VEGAN peanut butter and coconut oatmeal cookies


Peanut butter is soooo yummmmyy.  Can you believe I hated it as a kid?
It was so thick, creamy, and clung and stuck to the roof of my mouth like no tomorrow.
But now, I am guilty of buying jars and jars of peanut butter and stashing them at home.
How can you not when there are so many different kinds at the supermarket?

After months of hearing my dad complain about my jars taking up all the room in the fridge, I set out on a mission to find a cookie recipe to try to use up some of the PB.

On the day I decide to bake however, my flour had already expired and there was none left in my pantry.  Still keen to bake, I remembered we had oatmeal at home (for my mom's breakfast every morning).  I took my trusty blender and pulsed the rolled oats into a fine oat flour, and substituted it for all purpose flour.
Therefore, these cookies are GLUTEN FREE totally by accident, so good news if you are gluten-intolerant!

Also, I recently stumbled across a few vegan youtubers and have been watching their videos, so I wanted to see if I could make some tasty vegan cookies too.
Since it is quite hard to screw up cookies with the usual butter, eggs...etc., I was up for the challenge.
A recipe that doesn't harm animals at the same time?  Win win! :)

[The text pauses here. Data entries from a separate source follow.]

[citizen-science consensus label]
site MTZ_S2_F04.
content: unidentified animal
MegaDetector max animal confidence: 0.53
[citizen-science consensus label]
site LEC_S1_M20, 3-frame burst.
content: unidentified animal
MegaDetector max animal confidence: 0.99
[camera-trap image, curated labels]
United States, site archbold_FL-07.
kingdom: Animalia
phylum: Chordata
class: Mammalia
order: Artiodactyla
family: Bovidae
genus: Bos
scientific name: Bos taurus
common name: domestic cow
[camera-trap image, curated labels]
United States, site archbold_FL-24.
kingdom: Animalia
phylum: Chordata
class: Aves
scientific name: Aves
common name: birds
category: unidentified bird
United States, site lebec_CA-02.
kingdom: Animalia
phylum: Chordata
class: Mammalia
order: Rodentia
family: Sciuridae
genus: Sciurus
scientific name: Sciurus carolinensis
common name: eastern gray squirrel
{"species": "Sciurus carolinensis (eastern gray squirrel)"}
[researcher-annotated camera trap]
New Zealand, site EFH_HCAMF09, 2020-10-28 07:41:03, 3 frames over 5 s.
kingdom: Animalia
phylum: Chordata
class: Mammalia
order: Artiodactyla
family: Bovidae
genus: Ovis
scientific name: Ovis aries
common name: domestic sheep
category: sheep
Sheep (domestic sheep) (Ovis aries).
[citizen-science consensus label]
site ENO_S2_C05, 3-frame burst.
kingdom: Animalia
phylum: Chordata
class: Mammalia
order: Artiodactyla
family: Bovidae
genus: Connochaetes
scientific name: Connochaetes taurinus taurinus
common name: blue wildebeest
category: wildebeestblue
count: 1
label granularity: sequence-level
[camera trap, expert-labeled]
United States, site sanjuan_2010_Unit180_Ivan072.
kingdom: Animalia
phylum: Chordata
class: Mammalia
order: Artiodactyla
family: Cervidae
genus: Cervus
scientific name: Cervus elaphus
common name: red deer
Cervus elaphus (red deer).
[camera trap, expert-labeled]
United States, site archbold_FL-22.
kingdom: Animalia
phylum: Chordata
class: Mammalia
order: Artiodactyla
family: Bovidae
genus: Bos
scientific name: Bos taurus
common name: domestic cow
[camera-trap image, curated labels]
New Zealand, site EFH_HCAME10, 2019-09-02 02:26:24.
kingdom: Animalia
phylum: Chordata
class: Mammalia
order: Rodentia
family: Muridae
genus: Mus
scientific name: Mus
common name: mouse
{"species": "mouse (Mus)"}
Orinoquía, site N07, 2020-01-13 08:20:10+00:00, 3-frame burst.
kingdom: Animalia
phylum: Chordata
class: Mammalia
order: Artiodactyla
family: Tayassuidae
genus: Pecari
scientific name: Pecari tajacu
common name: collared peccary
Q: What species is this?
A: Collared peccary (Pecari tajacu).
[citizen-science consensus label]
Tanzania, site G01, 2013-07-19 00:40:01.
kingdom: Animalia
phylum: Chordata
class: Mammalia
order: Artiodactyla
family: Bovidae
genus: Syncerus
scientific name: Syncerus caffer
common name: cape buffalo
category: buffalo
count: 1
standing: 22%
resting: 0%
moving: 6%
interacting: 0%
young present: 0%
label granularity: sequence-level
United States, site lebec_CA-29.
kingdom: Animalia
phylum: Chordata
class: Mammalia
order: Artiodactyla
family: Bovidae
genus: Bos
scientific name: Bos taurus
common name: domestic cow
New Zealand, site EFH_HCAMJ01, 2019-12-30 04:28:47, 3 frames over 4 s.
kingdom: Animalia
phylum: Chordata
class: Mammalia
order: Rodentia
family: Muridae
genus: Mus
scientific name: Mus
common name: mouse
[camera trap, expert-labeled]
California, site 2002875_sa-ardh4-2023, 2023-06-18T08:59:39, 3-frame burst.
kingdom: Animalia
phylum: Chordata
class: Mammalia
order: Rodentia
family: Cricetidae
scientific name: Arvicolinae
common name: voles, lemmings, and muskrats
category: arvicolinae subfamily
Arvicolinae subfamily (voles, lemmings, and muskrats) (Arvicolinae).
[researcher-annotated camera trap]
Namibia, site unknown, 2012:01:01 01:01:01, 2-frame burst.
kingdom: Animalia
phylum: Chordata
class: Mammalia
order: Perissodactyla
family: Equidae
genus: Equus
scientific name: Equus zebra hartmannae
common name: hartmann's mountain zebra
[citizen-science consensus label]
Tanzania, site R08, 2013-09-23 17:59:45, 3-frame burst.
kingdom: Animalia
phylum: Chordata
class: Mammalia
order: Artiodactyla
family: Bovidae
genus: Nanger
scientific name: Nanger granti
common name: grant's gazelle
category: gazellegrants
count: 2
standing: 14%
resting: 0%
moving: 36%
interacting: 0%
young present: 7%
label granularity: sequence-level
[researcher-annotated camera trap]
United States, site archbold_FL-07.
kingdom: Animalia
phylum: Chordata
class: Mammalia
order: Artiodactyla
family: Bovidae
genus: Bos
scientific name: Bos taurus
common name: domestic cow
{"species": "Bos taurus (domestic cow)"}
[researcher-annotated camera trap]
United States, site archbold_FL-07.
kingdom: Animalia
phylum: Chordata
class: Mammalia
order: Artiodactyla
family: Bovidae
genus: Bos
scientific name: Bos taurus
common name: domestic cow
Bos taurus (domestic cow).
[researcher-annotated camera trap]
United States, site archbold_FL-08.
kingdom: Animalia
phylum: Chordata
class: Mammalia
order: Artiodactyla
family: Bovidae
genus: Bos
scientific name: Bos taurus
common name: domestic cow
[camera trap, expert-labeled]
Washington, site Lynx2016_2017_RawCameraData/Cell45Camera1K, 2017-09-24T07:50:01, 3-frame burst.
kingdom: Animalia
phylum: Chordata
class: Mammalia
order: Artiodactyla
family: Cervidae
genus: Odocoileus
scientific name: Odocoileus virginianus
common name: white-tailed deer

INGREDIENTS (yields around 24-26 cookies):
Prep time: 25mins
Baking time: 15-20mins

Dry
250g      rolled oats (or oat flour if you have it already)
3/4tsp    baking powder
1/2tsp    baking soda
3/4tsp    cinnamon
1/2tsp    salt
50g        shredded coconut (optional)

Wet
1/2cup   coconut oil
3/4cup   peanut butter (of your choice)
100g      coconut sugar
75g        brown sugar
1/2cup   cashew milk (or any other non-dairy milk)

All the main ingredients you will need!

STEP BY STEP INSTRUCTIONS:

1. Preheat oven to 190 degrees Celsius (around 375 degrees Fahrenheit)

2. Use any blender or food processor to blend the rolled oats into a fine powder


3. Mix all the ingredients from the "Dry" list together


4. In a bigger bowl, mix together the ingredients from the "Wet" list


5. Pour the dry ingredients into the wet ingredients


6. Mix it together with a spatula


7. It should look something like this!


8. Since these cookies are quite delicate, I have learned that it is best to shape them into 1-inch balls

9. Sprinkle additional salt and coconut sugar on top before baking


10. Bake in the oven for around 15 mins, take out and let it cool down

11. Transfer to a storage box/plate if you're eating it right away!


So so easy to make and yummy too!!!
These cookies are quite forgiving, so even if you over bake them slightly, it won't be too dry.
BUT I'm not saying go ahead and bake them for an hour and still expect them to be soft and moist hahaha...you know what I mean.

You can definitely use this recipe as a cookie base and then add in chocolate chips/dried fruit or nuts...get creative!!!